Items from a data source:
* * * * * * * * *

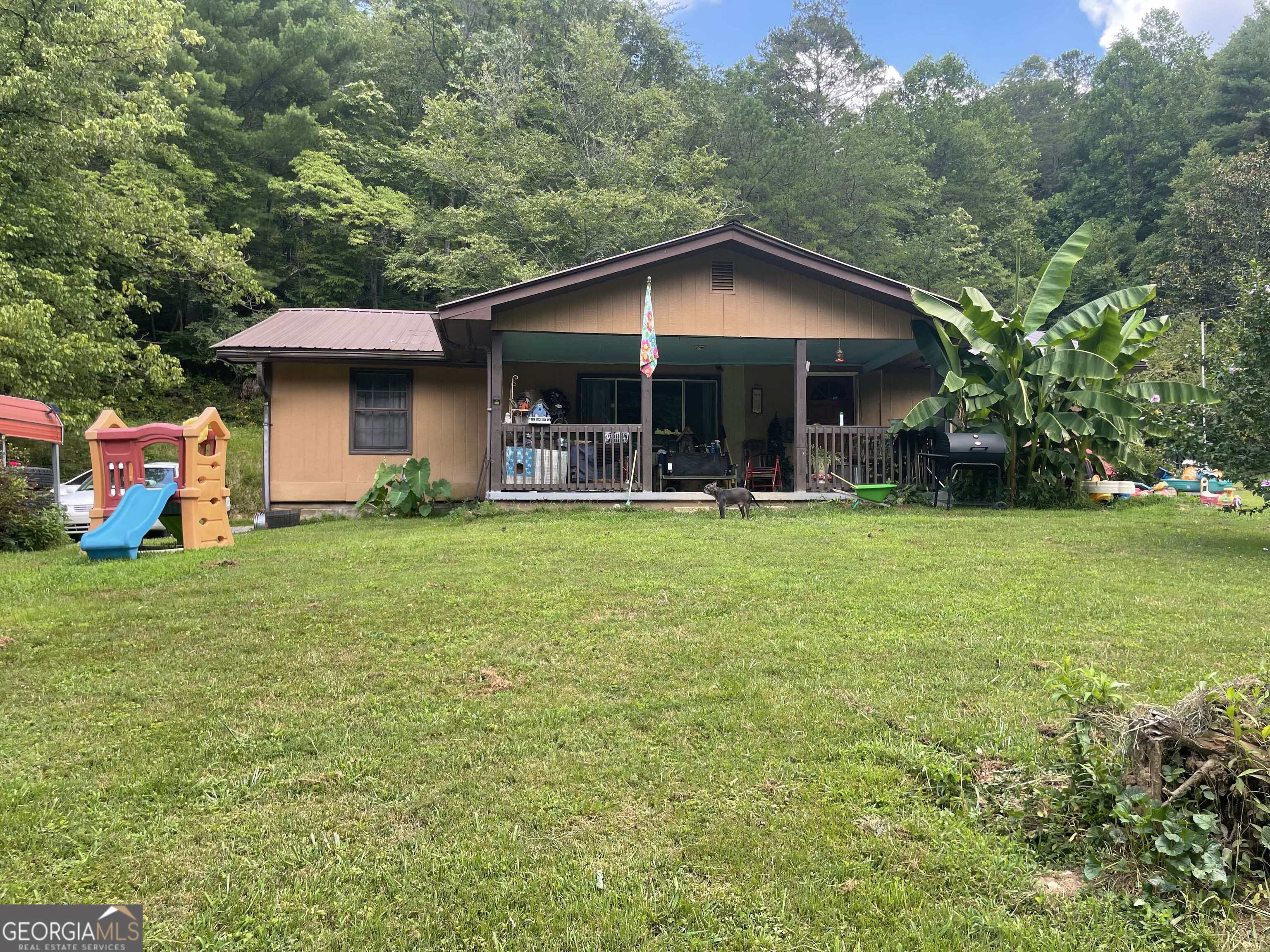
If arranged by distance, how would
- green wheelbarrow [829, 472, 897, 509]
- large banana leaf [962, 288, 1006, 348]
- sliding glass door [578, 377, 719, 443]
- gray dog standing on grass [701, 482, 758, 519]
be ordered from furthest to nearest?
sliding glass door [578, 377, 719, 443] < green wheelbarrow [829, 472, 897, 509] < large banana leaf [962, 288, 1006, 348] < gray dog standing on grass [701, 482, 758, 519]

* * * * * * * * *

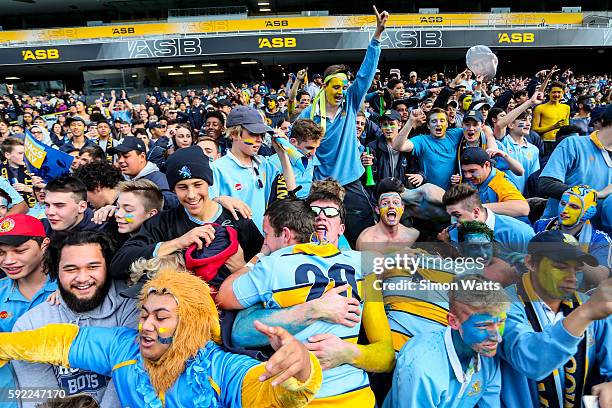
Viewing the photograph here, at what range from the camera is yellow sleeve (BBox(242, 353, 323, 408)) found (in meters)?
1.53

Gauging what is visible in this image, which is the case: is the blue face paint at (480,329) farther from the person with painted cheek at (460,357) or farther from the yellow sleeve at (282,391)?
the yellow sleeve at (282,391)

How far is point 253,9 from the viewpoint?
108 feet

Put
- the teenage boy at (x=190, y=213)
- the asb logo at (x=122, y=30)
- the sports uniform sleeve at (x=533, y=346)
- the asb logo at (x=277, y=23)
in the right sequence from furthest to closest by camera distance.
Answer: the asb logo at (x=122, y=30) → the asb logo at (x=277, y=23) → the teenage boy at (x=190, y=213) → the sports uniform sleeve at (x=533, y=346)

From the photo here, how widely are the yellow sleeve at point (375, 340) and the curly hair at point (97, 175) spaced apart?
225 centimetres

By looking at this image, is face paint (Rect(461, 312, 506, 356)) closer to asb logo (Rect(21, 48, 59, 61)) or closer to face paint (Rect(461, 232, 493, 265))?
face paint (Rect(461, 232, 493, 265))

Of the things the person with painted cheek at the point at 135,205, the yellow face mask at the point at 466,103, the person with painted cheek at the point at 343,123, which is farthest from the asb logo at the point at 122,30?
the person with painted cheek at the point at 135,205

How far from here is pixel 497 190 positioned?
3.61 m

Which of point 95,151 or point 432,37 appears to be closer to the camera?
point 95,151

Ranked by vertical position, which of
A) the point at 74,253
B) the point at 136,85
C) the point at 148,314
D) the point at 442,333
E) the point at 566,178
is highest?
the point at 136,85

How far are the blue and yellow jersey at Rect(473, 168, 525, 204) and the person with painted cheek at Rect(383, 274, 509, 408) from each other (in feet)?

* * * * * * * * *

Problem statement :: Arrange the lines above as a numbered list, starting from the line containing "If arranged by distance, how would" and ending with the line containing "be ordered from furthest to nearest?", both included. Omit any blank lines.

Finished exercise ::
1. If arranged by distance, how would
2. - green wheelbarrow [829, 472, 897, 509]
3. - large banana leaf [962, 288, 1006, 348]
4. - sliding glass door [578, 377, 719, 443]
5. - gray dog standing on grass [701, 482, 758, 519]
6. be ordered from furthest to nearest?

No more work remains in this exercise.